Hokit fez seus comentários amplamente condenados no domingo, na noite de luta do UFC Freedom 250, que foi realizada no gramado da Casa Branca em homenagem ao 80º aniversário do presidente Trump e ao 250º aniversário da América este ano. Depois de derrotar o compatriota americano Derrick Lewis na quarta luta do evento, Hokit disse em sua entrevista pós-luta com o podcaster Joe Rogan: “Grite para Trump por ter coragem de fazer algo assim”.
O lutador, que é conhecido por sua personalidade exagerada no calcanhar, concluiu sua entrevista pós-luta brincando: “Michelle Obama é um homem. Estou certo, América?”
“Eu entendo que os Obama são figuras públicas, mas sou completamente contra dizer coisas desagradáveis e falsas sobre as famílias das pessoas”, escreveu White, que já declarou não ser fã da personalidade de Hokit, em uma mensagem de texto para a TIME em resposta aos comentários de Hokit. “Todo mundo conhece minha posição sobre a liberdade de expressão, mas odeio esse tipo de bobagem.”
Quando contatado para comentar sobre os comentários depreciativos de Hokit em relação à ex-primeira-dama, o porta-voz da Casa Branca, Steven Cheung, disse a Jake Tapper, da CNN, de Hokit: “Ele teve uma grande vitória na noite passada. Ele mostrou resistência e capacidade de pressionar seu oponente tanto em pé quanto no chão.”

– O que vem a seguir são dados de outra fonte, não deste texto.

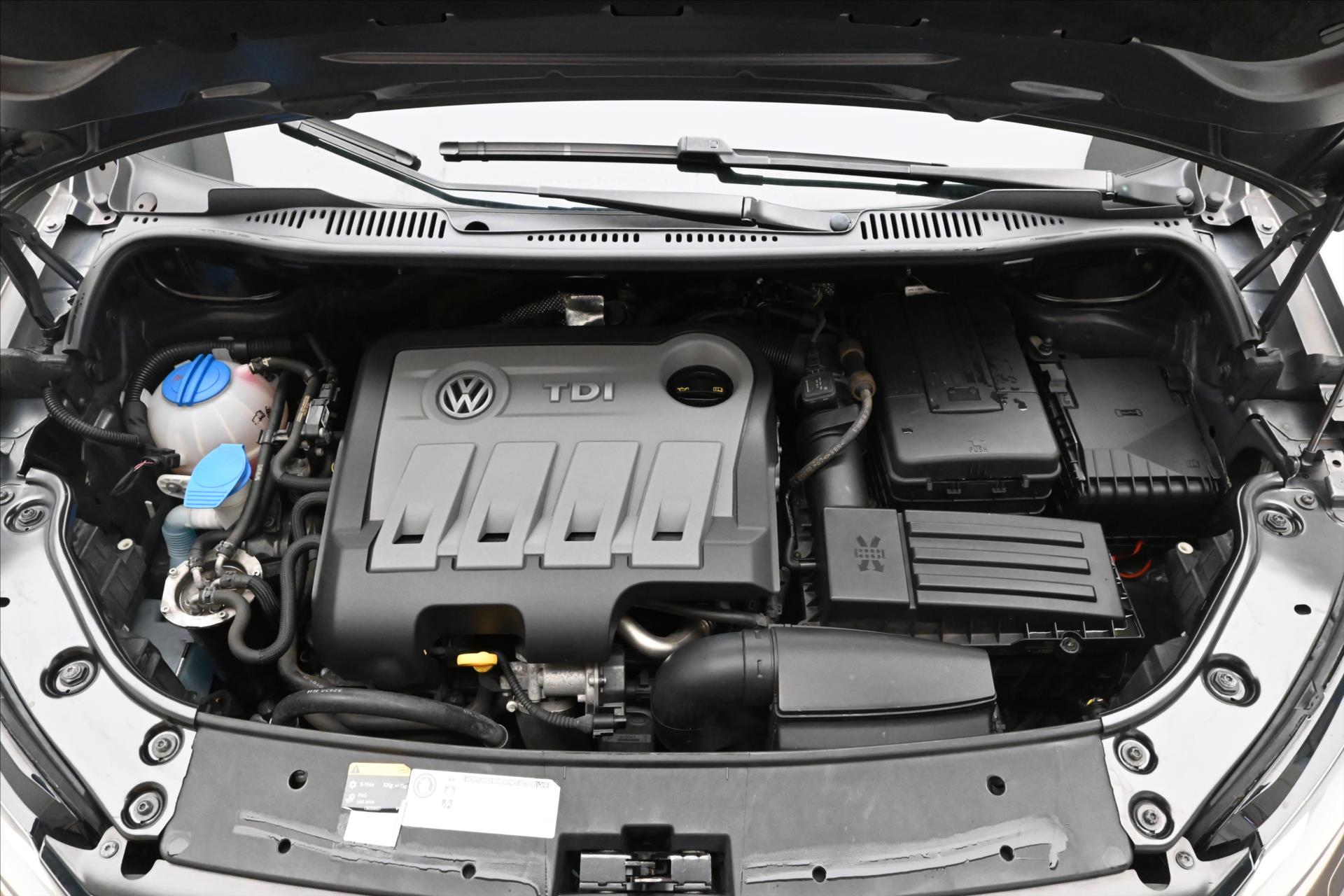 volkswagen-touran-1-6-tdi-77-kw-dsg-zaruka-az-5-let - 8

O presidente Trump sentou-se ao lado da jaula no evento UFC Freedom 250, no mesmo dia em que o presidente anunciou que os EUA e o Irã chegaram a um acordo a ser assinado na próxima sexta-feira que porá fim à guerra entre os dois países que começou no final de fevereiro. Mesmo assim, os comentários de Hokit chamaram a atenção no domingo à noite, atraindo reações incisivas de muitos online.
“O lutador que grita ‘Michelle Obama é um homem’, num evento oficial da Casa Branca para homenagear a América, é totalmente inaceitável e a administração deveria denunciá-lo em termos inequívocos”, escreveu o colunista da Fox News, David Marcus, no X. “Defendi os planos da administração para a América 250, porque confiei que eles realmente seriam apartidários, que realmente nos uniriam. Mas eu estava errado.”
O congressista democrata do Texas, Christian Menefee, também incendiou o incidente.
“Eles realmente deixaram um lutador do UFC chamar nossa única primeira-dama negra de homem no gramado da Casa Branca em um evento oficial da Casa Branca… enquanto milhares de pessoas aplaudiam e o maior podcaster do mundo sorria”, escreveu Menefee no X. “Não há solução de política econômica para isso. Muitas dessas pessoas são simplesmente racistas.”
“’Michelle Obama é um homem’ gritou no gramado da Casa Branca em um ringue patrocinado pela Bud Light, disponível apenas no Paramount Plus de Larry Ellison”, comentou o analista do MS NOW e apresentador do “Bulwark Podcast” Tim Miller. “Que maneira de celebrar a América 250 e o crepúsculo da democracia liberal.”
Hokit, notavelmente, não foi incluído na escalação original do UFC Freedom 250. De acordo com a TIME, o lutador só foi adicionado depois que Trump perguntou a White em abril por que o oponente de Hokit na noite de domingo, Derrick Lewis, não estava em nenhuma das cartas do evento. Lewis foi posteriormente adicionado à escalação do Freedom 250 e, após derrotar o lutador Curtis Blaydes em abril, Hokit foi escolhido como oponente de Lewis no gramado da Casa Branca.